ONNX runtime bert inference: RuntimeError: Input must be a list of dictionaries or a single numpy array for input 'attention_mask'


I am trying to use Huggingface Bert model using onnx runtime. I have used the the docs to convert the model and I am trying to run inference.

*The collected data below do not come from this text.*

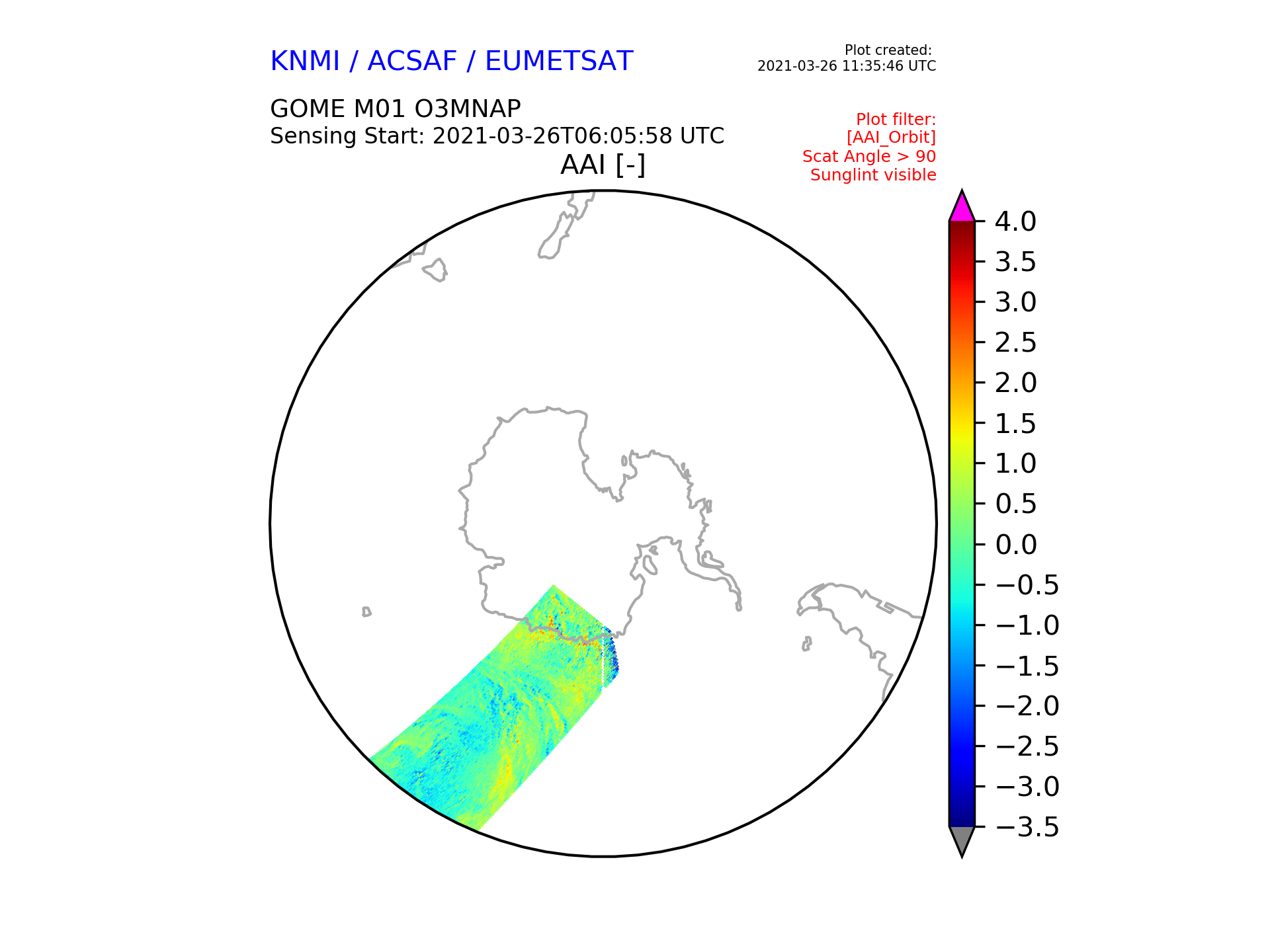 KNMI / ACSAF / EUMETSAT

Plot created:
2021-03-26 11:35:46 UTC

GOME M01 O3MNAP
Sensing Start: 2021-03-26T06:05:58 UTC

Plot filter:
[AAI_Orbit]
Scat Angle > 90
Sunglint visible

AAI [-]

4.0
3.5
3.0
2.5
2.0
1.5
1.0
0.5
0.0
−0.5
−1.0
−1.5
−2.0
−2.5
−3.0
−3.5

My inference code is:

from transformers import BertTokenizer, BertModel, BertTokenizerFast
import onnxruntime

sess = onnxruntime.InferenceSession("onnx/bert-base-cased/model.onnx")
tokenizer = BertTokenizerFast.from_pretrained('bert-base-cased')

encoded_input = tokenizer(text, return_tensors='pt', padding='max_length')
output = sess.run([i.name for i in sess.get_outputs()], dict(encoded_input)) # or sess.run(None, input_dict)

I am getting the following error:

Traceback (most recent call last):
  File "/home/srg/glib-repos/invoice_locality_extraction/cloud_run_functions/name_extraction/main.py", line 94, in invoice_extractor
    inference_results = infer.infer(v)
  File "/home/srg/glib-repos/invoice_locality_extraction/cloud_run_functions/name_extraction/infer.py", line 111, in infer
    emb, call = process(tokenizer, model, item_text_results[i:i+batch_size], call+1)
  File "/home/srg/glib-repos/invoice_locality_extraction/cloud_run_functions/name_extraction/get_embeddings.py", line 50, in process
    output = model.run([i.name for i in model.get_outputs()], input_dict)
  File "/home/sajan/pdf2words-env/lib/python3.7/site-packages/onnxruntime/capi/onnxruntime_inference_collection.py", line 192, in run
    return self._sess.run(output_names, input_feed, run_options)
RuntimeError: Input must be a list of dictionaries or a single numpy array for input 'attention_mask'.

Solution

  • According to the docs the return_tensors='np' not return_tensors='pt'